Part (f) On the assumption that the company does convert an office building into residential accommodation units (see para. 6.2) –
discuss the VAT consequences for Beeprop; and
suggest an alternative to any adverse VAT consequences.
ANSWER
Okay, imagine Beeprop has an office building like a shop.
Right now, renting out the office is like selling things with tax. Beeprop can get back the tax they paid on fixing up the office.
If they turn it into flats for people to live in, that's like selling things without tax. The government doesn't charge tax on rent for homes.
Problem 1: Paying back old tax. Because they're switching from "with tax" to "without tax," Beeprop has to pay back some of the tax they already got back on the office building. It's like the government saying, "You got a tax break for a shop, but now it's a home, so pay it back!"
Problem 2: New fixes cost more. Any money they spend to change the office into flats, they can't get the tax back on those costs. So, it makes the renovation more expensive for Beeprop.
Problem 3: Less tax breaks later. Beeprop does other business too. If more of their business is "without tax" (flats), they'll get fewer overall tax breaks on their shared costs in the future.

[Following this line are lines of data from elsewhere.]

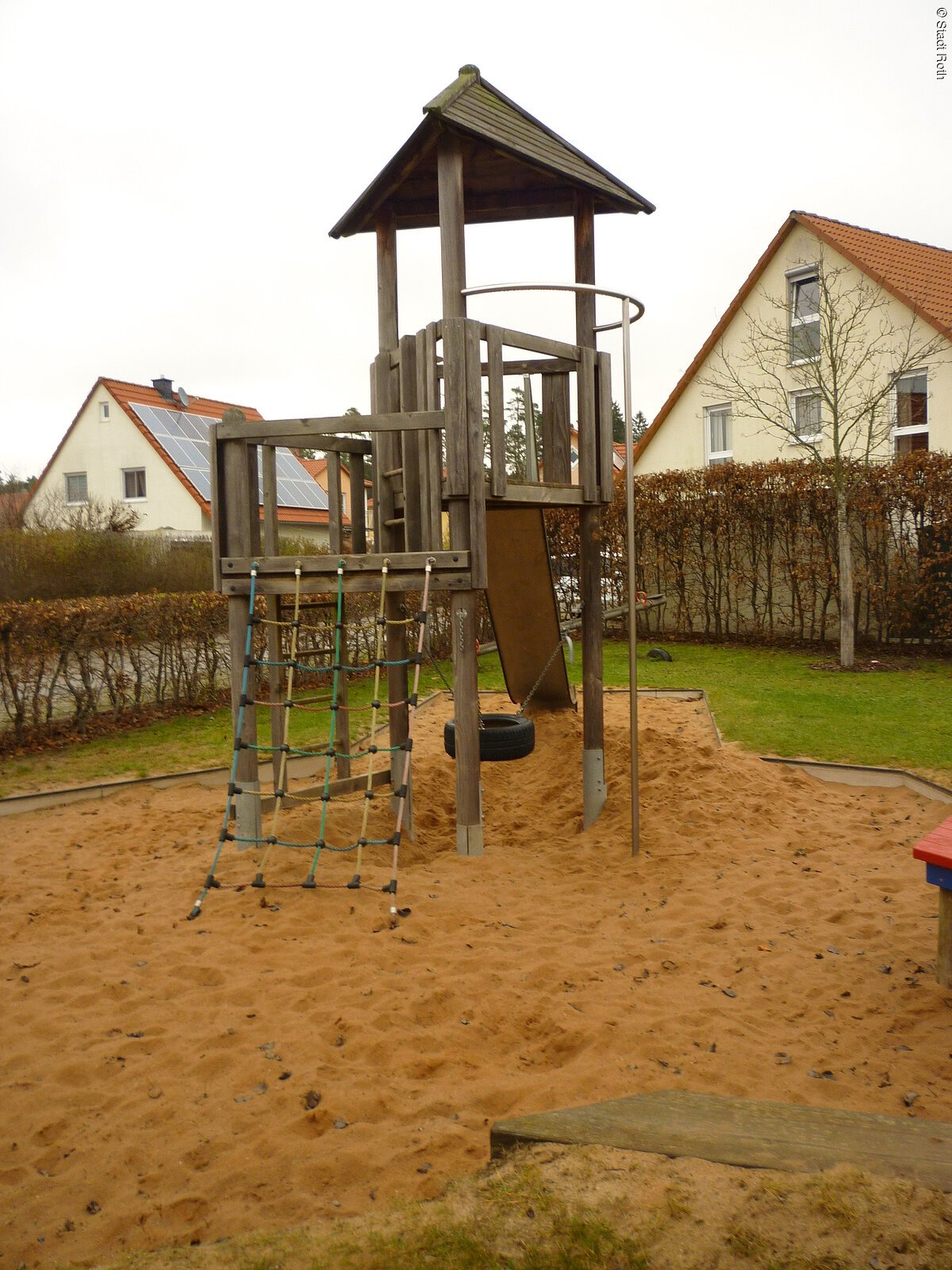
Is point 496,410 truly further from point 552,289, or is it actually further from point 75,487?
point 75,487

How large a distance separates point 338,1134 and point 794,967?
7.33ft

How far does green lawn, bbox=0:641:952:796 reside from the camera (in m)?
7.67

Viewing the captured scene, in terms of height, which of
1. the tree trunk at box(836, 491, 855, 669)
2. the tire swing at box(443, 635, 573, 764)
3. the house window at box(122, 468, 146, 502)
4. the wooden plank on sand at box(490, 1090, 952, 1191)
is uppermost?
→ the house window at box(122, 468, 146, 502)

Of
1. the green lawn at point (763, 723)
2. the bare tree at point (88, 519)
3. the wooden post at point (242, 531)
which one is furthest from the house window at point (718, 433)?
the wooden post at point (242, 531)

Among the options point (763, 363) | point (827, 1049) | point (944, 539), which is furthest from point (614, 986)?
point (763, 363)

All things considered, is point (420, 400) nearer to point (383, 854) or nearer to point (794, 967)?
point (383, 854)

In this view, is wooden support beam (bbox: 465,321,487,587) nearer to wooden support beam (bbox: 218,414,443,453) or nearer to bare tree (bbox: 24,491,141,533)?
wooden support beam (bbox: 218,414,443,453)

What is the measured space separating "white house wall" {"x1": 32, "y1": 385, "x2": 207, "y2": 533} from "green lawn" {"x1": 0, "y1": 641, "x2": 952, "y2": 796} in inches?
564

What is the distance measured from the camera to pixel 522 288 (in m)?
5.69

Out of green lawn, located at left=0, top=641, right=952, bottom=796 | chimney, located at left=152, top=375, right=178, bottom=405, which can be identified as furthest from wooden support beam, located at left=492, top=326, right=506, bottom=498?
chimney, located at left=152, top=375, right=178, bottom=405

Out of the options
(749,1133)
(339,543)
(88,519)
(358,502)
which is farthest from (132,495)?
(749,1133)

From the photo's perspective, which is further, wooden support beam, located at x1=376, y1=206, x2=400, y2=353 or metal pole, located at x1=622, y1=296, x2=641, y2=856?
wooden support beam, located at x1=376, y1=206, x2=400, y2=353

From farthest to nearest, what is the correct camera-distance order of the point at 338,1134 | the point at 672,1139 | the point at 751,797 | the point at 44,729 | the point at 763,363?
the point at 763,363 → the point at 44,729 → the point at 751,797 → the point at 338,1134 → the point at 672,1139

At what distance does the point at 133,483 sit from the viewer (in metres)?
26.1
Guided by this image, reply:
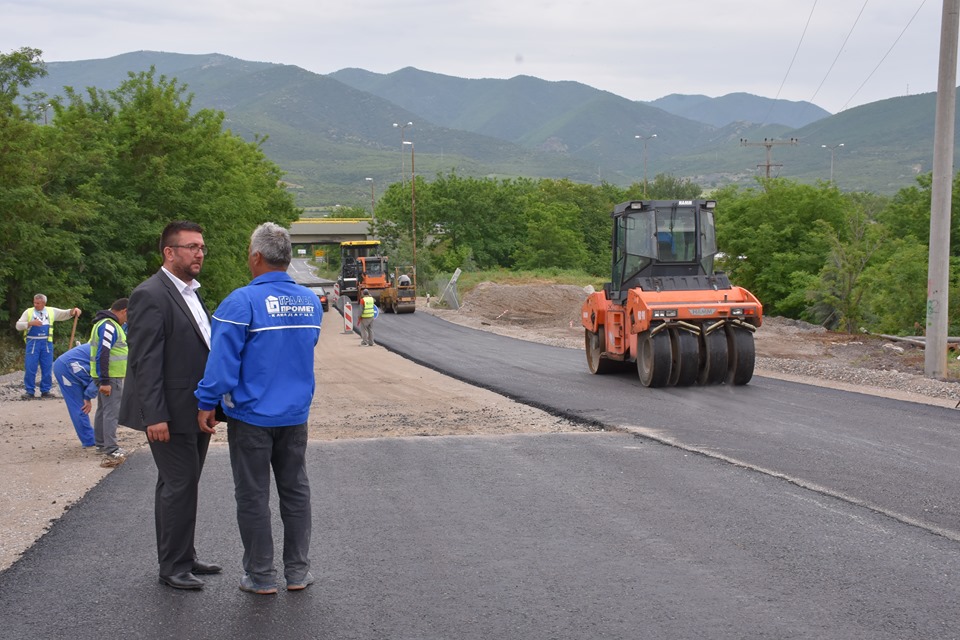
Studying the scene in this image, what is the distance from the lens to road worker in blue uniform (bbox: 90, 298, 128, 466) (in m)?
10.4

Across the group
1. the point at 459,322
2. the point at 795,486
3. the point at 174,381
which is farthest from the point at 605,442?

Solution: If they made the flats like a hotel or serviced apartments (where they also provide services like cleaning), then it would be considered "with tax" business again. This way, they avoid all the problems above and can still get tax back on renovation costs.
This document explains the VAT implications of converting a commercial office building (taxable supply) into residential accommodation (exempt supply) for Beeprop.
Key points:
Office Letting: Originally a taxable supply, allowing 100% input VAT claims.
Residential Letting: An exempt supply; no VAT charged on rent, no input VAT claims on related costs.
VAT Adjustment (s18(1)): Converting from taxable to exempt use triggers an output tax adjustment based on the building's open market value, effectively clawing back previously claimed input VAT.
No Input Tax on Conversion: Costs to convert to residential units cannot have input VAT claimed, increasing the effective cost.
Mixed-Use Vendor: Beeprop will become a mixed-use vendor, requiring input tax apportionment, likely reducing future claims on shared costs.
Alternative: To avoid these negative VAT consequences, convert to "commercial accommodation" (e.g., furnished apartments with services), which is a taxable supply.